From the line containing "Out of the items listed as" through the last line of the entries below, repeat each line word for word and leave out the rest.

• **MATERIAL PROVIDED**
────────────────────────────────────────

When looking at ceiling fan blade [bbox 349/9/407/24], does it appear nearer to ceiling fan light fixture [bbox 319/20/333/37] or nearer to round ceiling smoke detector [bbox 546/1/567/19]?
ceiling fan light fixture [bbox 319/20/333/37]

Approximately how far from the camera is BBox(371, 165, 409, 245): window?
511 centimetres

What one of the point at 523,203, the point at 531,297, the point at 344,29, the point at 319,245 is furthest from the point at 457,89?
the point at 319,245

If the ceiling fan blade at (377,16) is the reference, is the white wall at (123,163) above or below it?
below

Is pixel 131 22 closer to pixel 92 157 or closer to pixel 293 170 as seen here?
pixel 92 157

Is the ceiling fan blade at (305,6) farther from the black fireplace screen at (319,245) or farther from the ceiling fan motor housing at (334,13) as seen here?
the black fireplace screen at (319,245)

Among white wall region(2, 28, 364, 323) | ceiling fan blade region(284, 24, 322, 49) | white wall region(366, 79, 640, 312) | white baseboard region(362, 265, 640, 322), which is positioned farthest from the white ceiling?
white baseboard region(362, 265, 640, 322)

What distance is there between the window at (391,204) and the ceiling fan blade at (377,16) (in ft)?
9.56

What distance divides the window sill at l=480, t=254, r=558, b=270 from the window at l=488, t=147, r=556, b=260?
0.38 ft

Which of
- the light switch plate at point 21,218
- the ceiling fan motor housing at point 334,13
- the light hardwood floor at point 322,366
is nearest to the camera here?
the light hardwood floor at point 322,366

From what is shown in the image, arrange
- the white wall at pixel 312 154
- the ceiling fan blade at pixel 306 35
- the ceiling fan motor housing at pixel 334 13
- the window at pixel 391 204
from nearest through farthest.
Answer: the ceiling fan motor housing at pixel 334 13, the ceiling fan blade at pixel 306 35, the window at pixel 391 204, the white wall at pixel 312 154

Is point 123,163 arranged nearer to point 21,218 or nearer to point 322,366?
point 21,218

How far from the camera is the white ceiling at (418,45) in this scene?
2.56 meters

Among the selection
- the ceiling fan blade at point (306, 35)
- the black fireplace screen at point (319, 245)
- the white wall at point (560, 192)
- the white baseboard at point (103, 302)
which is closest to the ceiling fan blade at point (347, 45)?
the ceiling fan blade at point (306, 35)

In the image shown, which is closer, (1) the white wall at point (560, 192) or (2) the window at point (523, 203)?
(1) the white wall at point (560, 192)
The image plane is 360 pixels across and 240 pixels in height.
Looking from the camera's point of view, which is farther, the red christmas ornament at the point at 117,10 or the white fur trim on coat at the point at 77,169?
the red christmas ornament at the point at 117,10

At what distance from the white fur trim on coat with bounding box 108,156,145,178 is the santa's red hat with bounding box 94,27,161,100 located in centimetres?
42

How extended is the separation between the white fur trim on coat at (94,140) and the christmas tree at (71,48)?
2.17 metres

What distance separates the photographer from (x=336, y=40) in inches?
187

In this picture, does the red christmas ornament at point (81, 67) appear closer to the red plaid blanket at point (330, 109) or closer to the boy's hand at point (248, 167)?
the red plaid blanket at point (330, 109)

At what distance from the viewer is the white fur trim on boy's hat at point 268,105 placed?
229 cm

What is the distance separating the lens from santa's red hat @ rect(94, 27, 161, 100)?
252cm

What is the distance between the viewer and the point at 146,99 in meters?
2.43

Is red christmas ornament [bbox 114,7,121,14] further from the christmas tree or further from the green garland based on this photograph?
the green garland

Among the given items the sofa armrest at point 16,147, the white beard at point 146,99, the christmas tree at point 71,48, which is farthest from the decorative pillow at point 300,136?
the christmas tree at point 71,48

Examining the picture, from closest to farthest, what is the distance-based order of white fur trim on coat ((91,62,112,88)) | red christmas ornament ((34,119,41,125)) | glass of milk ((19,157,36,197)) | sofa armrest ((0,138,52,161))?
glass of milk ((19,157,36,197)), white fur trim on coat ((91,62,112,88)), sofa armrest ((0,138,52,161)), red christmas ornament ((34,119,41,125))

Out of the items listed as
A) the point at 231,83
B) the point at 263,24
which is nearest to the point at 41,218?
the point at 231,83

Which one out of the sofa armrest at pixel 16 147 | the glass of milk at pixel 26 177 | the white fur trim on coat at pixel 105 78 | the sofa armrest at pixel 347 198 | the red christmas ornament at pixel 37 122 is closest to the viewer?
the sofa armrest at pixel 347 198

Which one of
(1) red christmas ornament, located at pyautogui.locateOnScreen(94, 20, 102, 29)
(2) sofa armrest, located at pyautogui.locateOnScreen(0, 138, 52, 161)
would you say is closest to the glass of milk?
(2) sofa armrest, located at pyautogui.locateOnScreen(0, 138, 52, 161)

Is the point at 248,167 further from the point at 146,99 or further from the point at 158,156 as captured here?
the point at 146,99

────────────────────────────────────────

• **OUTPUT FOR THIS TASK**
Out of the items listed as
A) the point at 231,83
B) the point at 263,24
which is nearest to the point at 41,218?
the point at 231,83

Which one out of the sofa armrest at pixel 16 147 | the glass of milk at pixel 26 177 | the white fur trim on coat at pixel 105 78 | the sofa armrest at pixel 347 198 | the red christmas ornament at pixel 37 122 is closest to the viewer?
the sofa armrest at pixel 347 198

Which one of
(1) red christmas ornament, located at pyautogui.locateOnScreen(94, 20, 102, 29)
(2) sofa armrest, located at pyautogui.locateOnScreen(0, 138, 52, 161)
would you say is closest to the glass of milk?
(2) sofa armrest, located at pyautogui.locateOnScreen(0, 138, 52, 161)

Is the point at 248,167 further from the point at 146,99 or further from the point at 158,156 as captured here?
the point at 146,99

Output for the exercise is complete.